Former President Donald Trump called U.S. Sen. Susan Collins “atrocious” on Monday after she told The New York Times that “no one should be afraid” of him.
The war of words reflects a broader divide over the future of the Republican Party as some members, including Collins, have looked to move beyond Trump while he holds rallies and remains the frontrunner for the party’s 2024 presidential nomination.
Collins has a fraught history with Trump, condemning him when he became the party’s nominee in 2016 but declining to say who she voted for in 2020, when they were both on the ballot and he endorsed her. She was one of seven Senate Republicans who voted to convict him in an impeachment trial last year for his role in inciting the Jan. 6 attack on the U.S. Capitol.
The former president has continued to play an active role in Republican politics since his defeat, including endorsing a slate of primary candidates. But Collins, in a New York Times article published Sunday, said that “no one should be afraid” of his influence.

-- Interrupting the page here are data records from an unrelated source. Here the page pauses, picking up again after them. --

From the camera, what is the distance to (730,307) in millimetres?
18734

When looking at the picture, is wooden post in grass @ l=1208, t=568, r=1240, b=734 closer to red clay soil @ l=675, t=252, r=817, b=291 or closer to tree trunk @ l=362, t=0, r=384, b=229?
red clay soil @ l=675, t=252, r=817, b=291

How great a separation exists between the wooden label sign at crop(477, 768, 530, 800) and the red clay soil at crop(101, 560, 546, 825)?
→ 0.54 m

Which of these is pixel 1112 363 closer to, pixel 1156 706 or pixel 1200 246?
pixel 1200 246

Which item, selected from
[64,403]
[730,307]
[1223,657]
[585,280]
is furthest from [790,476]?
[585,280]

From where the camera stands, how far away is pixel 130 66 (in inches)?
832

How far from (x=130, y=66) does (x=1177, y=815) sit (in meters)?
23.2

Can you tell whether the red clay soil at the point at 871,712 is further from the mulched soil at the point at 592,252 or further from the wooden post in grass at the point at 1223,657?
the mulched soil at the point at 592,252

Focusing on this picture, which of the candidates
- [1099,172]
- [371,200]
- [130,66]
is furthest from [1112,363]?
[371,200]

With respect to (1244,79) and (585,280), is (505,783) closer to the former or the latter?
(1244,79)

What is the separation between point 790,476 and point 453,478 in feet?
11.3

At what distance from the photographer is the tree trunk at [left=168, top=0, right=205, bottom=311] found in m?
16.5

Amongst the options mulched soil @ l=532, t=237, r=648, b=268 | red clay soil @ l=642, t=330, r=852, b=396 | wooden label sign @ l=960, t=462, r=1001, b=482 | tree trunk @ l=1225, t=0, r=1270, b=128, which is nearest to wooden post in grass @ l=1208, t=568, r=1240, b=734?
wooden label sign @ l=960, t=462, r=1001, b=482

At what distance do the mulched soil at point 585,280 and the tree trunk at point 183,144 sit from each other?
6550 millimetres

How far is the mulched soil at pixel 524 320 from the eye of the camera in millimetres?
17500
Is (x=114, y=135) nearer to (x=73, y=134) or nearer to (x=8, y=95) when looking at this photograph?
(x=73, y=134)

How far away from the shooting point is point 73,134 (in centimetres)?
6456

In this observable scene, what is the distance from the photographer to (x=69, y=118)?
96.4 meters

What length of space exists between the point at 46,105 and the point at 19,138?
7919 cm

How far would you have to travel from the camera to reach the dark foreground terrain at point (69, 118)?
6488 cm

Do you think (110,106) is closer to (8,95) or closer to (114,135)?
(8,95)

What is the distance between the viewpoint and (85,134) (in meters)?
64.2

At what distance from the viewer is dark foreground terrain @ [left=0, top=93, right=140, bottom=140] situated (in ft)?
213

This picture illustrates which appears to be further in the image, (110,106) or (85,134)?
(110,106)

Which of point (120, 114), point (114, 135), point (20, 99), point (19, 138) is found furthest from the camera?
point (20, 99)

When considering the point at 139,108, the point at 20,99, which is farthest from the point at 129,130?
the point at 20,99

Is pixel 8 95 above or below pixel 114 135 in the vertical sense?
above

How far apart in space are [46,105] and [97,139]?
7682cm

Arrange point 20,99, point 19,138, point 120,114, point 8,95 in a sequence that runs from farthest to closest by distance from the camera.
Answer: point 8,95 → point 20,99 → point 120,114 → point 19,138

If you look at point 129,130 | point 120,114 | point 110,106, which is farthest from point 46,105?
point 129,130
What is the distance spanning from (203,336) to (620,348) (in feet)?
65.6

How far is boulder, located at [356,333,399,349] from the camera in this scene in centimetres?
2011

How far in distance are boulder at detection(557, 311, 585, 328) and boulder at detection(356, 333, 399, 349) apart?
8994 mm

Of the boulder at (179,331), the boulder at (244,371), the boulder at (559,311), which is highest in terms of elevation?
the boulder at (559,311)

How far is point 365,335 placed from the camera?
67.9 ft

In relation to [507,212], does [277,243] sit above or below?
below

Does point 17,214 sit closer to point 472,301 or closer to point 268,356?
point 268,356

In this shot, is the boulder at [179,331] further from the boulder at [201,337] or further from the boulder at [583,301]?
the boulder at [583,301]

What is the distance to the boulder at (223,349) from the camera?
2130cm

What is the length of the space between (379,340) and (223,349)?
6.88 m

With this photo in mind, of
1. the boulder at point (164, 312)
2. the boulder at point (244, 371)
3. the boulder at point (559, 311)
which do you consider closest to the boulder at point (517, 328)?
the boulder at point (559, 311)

In a Monday statement that noted his own victory in Maine’s 2nd Congressional District, Trump said that Collins was “atrocious” and he had “allowed” her to win reelection in 2020 by not saying anything negative about her.
“She would have lost in a landslide,” he said. “Gee, aren’t I nice?”
The former Republican president won the 2nd District, which carries its own electoral vote, by seven points in 2020 while losing statewide by 9 points. Collins won statewide by 9 points in a four-way race, and far exceeded Trump’s margin in the 2nd District, which she won by a whopping 24 points.
“In 2020, Senator Collins became the only Senate candidate in the last 69 Senate races to win by splitting the ticket with the state’s presidential results — something she has done three times, the only sitting senator to do so,” Collins’ spokesperson Annie Clark said.
Trump’s comments Monday were the second time in the past few weeks that he has gone after Collins. He called her “wacky” in a statement last month criticizing her over her work with a bipartisan group looking to clarify the role of Congress in counting Electoral College votes, a response to Trump’s attempts to overturn the results of the 2020 election.
Collins said last fall that there were many Republicans she would prefer as possible presidential candidates over Trump in 2024, naming Sens. Marco Rubio of Florida, Tom Cotton of Arkansas and Tim Scott of South Carolina alongside Nikki Haley, Trump’s former ambassador to the United Nations.